REQUESTS:
**a.** In the exchange about reviews, how long does the writer let each review sit before editing and submitting it?
**b.** Duplicate the passage of the exchange about reviews from "though it wasn't" up to and including "you're making out.".

Overall pretty good review, though it does feel very rushed.
Not really, I let all my reviews sit for a [minimum] 24 hrs, before editing and submiting.
though it wasn't bad - it just feels like these 6 reviews have taken a lot out of your writing and it feels very haphazard and unedited
You've been told this before, this is my normal work load, and the review isn't quite as bad as you're making out.
If you're doing this to squeeze some last writing in before your contrib application closes, I'd say you don't really need to
Again, refer to the above ^ You have already been told this - my flow of reviews just landed on my days off from work which is the usual time for me to be editing/submiting. On my days off listening to music provides that nice little break from the normal hussle and bustle and does not effect my frequency.
and you don't need to impress people with some rapid-fire but slapshod reviews.
Again, the reviews are not rapid-fire, nor are they shoddy. If this does happen to impress people, then that's certainly a positive but that's not what this wave of reviews is about.

RAW DATA:

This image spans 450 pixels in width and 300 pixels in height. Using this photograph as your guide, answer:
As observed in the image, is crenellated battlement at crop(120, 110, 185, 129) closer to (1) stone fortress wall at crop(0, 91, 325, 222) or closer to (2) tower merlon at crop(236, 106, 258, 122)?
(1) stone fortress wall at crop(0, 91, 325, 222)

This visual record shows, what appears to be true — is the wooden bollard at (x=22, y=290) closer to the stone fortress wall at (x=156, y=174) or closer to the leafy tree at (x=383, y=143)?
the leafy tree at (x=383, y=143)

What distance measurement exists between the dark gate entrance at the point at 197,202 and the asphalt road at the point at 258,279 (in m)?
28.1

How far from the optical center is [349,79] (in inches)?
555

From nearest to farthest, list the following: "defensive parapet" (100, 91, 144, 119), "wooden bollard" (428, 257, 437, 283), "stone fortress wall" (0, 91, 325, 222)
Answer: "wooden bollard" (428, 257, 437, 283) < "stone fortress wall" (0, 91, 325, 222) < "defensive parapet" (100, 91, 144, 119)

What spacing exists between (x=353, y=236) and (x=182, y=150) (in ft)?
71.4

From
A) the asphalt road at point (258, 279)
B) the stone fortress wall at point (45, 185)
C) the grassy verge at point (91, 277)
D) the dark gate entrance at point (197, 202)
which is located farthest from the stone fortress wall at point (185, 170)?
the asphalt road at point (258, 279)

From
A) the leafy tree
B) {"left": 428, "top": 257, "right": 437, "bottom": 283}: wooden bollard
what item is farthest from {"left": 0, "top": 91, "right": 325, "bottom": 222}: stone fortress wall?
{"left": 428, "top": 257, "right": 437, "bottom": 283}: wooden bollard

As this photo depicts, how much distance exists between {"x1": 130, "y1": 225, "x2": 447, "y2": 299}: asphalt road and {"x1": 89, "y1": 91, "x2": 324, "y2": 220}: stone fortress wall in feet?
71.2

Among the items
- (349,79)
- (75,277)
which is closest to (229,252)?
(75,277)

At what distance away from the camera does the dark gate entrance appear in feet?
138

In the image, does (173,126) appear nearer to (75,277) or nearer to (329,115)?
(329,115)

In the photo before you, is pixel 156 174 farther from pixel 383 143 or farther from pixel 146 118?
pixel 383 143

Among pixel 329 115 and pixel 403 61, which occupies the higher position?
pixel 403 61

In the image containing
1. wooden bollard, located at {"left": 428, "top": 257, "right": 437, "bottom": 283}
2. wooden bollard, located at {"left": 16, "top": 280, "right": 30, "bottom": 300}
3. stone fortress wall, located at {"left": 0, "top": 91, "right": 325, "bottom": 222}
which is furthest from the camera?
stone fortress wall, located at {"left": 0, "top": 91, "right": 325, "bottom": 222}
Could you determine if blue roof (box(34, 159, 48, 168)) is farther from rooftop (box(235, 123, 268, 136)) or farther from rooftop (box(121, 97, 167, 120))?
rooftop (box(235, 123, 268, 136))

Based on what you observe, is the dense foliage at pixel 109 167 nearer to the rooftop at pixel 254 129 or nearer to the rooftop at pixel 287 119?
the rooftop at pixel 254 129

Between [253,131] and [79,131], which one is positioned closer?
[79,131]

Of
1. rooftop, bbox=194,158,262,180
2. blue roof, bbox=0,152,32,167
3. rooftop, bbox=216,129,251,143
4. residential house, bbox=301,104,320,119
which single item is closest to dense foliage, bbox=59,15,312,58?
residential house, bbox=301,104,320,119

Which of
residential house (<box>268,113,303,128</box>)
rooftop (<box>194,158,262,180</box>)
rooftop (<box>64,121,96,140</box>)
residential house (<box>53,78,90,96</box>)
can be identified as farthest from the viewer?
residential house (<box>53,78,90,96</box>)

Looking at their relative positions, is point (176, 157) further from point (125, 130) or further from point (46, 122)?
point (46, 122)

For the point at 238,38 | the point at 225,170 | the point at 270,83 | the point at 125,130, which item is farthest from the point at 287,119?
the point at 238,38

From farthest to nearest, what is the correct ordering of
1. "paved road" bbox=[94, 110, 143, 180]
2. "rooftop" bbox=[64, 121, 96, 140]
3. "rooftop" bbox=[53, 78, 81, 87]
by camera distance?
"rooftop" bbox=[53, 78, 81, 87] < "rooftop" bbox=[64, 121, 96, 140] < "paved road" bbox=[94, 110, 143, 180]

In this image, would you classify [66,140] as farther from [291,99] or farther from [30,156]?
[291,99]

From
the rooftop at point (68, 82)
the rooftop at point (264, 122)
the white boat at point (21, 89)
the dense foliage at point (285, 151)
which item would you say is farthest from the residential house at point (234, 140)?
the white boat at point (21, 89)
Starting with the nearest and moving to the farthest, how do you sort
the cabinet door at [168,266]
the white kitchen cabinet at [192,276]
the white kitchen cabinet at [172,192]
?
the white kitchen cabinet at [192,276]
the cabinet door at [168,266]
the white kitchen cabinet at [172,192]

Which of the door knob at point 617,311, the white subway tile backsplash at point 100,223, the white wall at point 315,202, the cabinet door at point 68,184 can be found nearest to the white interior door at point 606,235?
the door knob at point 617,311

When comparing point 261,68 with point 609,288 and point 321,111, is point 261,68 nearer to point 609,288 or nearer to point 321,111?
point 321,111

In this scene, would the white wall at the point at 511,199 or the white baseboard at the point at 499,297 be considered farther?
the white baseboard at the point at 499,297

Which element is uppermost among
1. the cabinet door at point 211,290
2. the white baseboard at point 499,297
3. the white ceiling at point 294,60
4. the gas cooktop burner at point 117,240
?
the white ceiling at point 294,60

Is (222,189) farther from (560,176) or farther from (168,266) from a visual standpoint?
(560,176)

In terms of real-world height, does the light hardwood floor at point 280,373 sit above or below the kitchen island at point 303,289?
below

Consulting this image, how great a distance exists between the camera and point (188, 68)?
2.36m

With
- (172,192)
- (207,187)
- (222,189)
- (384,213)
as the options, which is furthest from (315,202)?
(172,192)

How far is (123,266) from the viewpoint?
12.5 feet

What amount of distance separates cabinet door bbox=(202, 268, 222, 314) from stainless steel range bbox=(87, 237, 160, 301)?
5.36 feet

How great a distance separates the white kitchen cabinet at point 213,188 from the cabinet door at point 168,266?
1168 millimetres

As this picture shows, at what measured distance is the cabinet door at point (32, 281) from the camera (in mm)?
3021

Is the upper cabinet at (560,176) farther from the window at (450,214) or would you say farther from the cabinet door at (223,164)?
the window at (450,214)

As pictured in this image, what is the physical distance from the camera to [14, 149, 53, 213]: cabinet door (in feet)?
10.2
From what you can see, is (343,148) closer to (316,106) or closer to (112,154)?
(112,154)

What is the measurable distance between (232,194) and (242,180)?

ANSWERS TO THE EXERCISE:
**a.** At least 24 hours.

**b.**
though it wasn't bad - it just feels like these 6 reviews have taken a lot out of your writing and it feels very haphazard and unedited
You've been told this before, this is my normal work load, and the review isn't quite as bad as you're making out.